- _READING TEXT_
/---
November 01, 2023 | Supply Chain Strategy
What is one of the biggest priorities for automotive companies today?
The answer isn’t difficult to guess, considering the production hiccups in recent times due to supply chain disruptions during and after the pandemic.
Yes, for most automakers around the world, the biggest priority today is their supply chain.
No longer can they afford to depend on suppliers located on a different continent and expose themselves to potential disruptions. Instead, they are looking to build an agile and resilient supply chain that can withstand disruption, adapt quickly to changing conditions and mitigate potential risks.
The question now is: how can they succeed in this endeavor?
The answer isn’t straightforward, given that a typical motor vehicle is made up of 15,000 to 25,000 component parts.
It is hardly surprising that automotive supply chain management means dealing with a vast network of suppliers, manufacturers, distributors and service providers. This network is spread around the world, with different regions specializing in the manufacturing of different automotive parts.
While automakers may have long-term agreements with suppliers located in far-off regions, their supplies are often impacted because of unforeseen events. This was seen during the pandemic when restrictions in the movement of goods and people resulted in prolonged shortages of semiconductors and other critical components.
Even basic raw materials such as steel, aluminum, rubber and thermoplastic resin were not easily available. As a result, automotive production took a hit for most leading manufacturers. Global automotive production fell by 16% in 2020 , according to the International Organization of Motor Vehicle Manufacturers.
There is also the sustainability challenge, with increasing pressure on automakers to reduce their carbon footprint and protect the environment. As automakers increasingly focus on manufacturing electric, hybrid and autonomous vehicles, their demand for batteries and semiconductors is set to increase significantly.
As a result, they may increasingly become dependent on regions that supply raw materials for batteries and other components. For example, many original equipment manufacturers (OEMs) source electronic components from Asian countries such as China and Taiwan.
How can manufacturers overcome these challenges and streamline automotive supply chain management?
To address supply chain, inflation and other ongoing challenges, it is vital for automakers to transform their strategy and operations.
Here are six ways they can navigate through uncertain times and succeed in building a resilient supply chain.
At the outset, automotive manufacturers must map their supply chains. In this process, they should look beyond tier 1 and identify lower-tier suppliers. The mapping exercise will help identify risk at various points in the supply chain network. This is especially vital in case of critical parts and components.
Automakers should look to reduce their dependence on supplies from far-off regions. This means adopting a localization strategy and sourcing components from nearby places. Ford, for example, has partnered with a US semiconductor chip manufacturer GlobalFoundries to reduce its dependence on overseas suppliers.
\---
- _WORK INSTRUCTION A_
According to the automotive supply chain article, how many component parts make up a typical motor vehicle?
- _WORK INSTRUCTION B_
Reproduce the part of the automotive supply chain article starting with "The answer isn’t difficult" and going on through "their supply chain.".
- _WORK INSTRUCTION C_
Carry on the automotive supply chain article from the point where it stops.

- _DATA FOR REVIEW_
/---
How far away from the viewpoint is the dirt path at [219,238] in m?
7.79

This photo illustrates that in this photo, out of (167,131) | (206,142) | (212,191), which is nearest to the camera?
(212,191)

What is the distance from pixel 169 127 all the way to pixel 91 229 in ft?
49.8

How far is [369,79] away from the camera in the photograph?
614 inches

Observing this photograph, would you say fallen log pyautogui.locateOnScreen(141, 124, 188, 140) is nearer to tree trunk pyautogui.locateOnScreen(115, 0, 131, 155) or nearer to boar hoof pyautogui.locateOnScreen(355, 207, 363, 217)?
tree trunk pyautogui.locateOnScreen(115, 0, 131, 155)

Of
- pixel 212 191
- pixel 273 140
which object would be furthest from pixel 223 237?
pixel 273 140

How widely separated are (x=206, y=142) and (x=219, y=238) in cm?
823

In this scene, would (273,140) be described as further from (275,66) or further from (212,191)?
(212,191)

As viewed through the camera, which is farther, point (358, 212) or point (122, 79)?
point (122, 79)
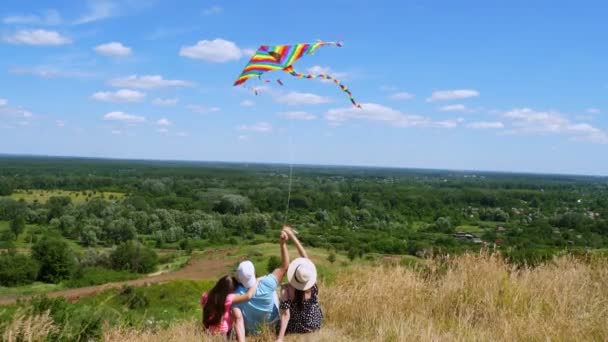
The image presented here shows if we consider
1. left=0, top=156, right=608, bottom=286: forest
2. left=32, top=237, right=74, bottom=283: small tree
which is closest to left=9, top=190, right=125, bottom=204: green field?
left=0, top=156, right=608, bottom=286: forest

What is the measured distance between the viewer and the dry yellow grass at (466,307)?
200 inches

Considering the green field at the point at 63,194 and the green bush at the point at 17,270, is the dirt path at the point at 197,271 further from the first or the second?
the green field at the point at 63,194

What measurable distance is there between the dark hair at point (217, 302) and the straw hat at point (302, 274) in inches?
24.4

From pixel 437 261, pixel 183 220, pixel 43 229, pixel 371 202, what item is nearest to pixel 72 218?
\---
- _RESPONSE BOX A_
15,000 to 25,000 component parts.

- _RESPONSE BOX B_
The answer isn’t difficult to guess, considering the production hiccups in recent times due to supply chain disruptions during and after the pandemic.
Yes, for most automakers around the world, the biggest priority today is their supply chain.

- _RESPONSE BOX C_
In addition to sourcing, many automotive companies are planning to move production back home. Government incentives such as Advanced Manufacturing Tax Credit, which applies to components for wind, solar and battery projects, are also encouraging companies to bring manufacturing back home.
Uncertain times have necessitated a vital change in inventory management. Following a spate of disruptions and critical supply shortages, several automakers have replaced (or plan to replace) a just-in-time strategy with a just-in-case strategy. In this model, they carry buffer stocks of assemblies and components to prevent supply shortages.
Global automakers and Tier 1 suppliers dominate the market and leverage their stronghold to negotiate lower costs. But they do not share their bargaining power with their supply base. In general, automotive OEMs are demanding and inflexible with suppliers on schedules. This puts a lot of pressure on suppliers, which gets further passed to lower-tier suppliers. Amid growing uncertainty and price volatility, there is a need for OEMs to work closely with their suppliers and improve cooperation.
Companies must streamline operations and invest in advanced supply chain technology that can provide real-time and end-to-end visibility. When companies have a complete view of their supply chain and suppliers, they can spot bottlenecks, act proactively and mitigate risks. They can better collaborate with suppliers and make intelligent, data-driven decisions.
Automotive supply chain management needs an immediate overhaul. Nearshoring, localized sourcing and the adoption of supply chain technology can help manufacturers future-proof their operations and stay ahead of competition.
Additionally, product design and engineering teams can also play a role in mitigating supply chain risks. By incorporating risk scenarios in design assessments, they can create flexible arrangements and establish a process to make rapid design changes and product substitutions.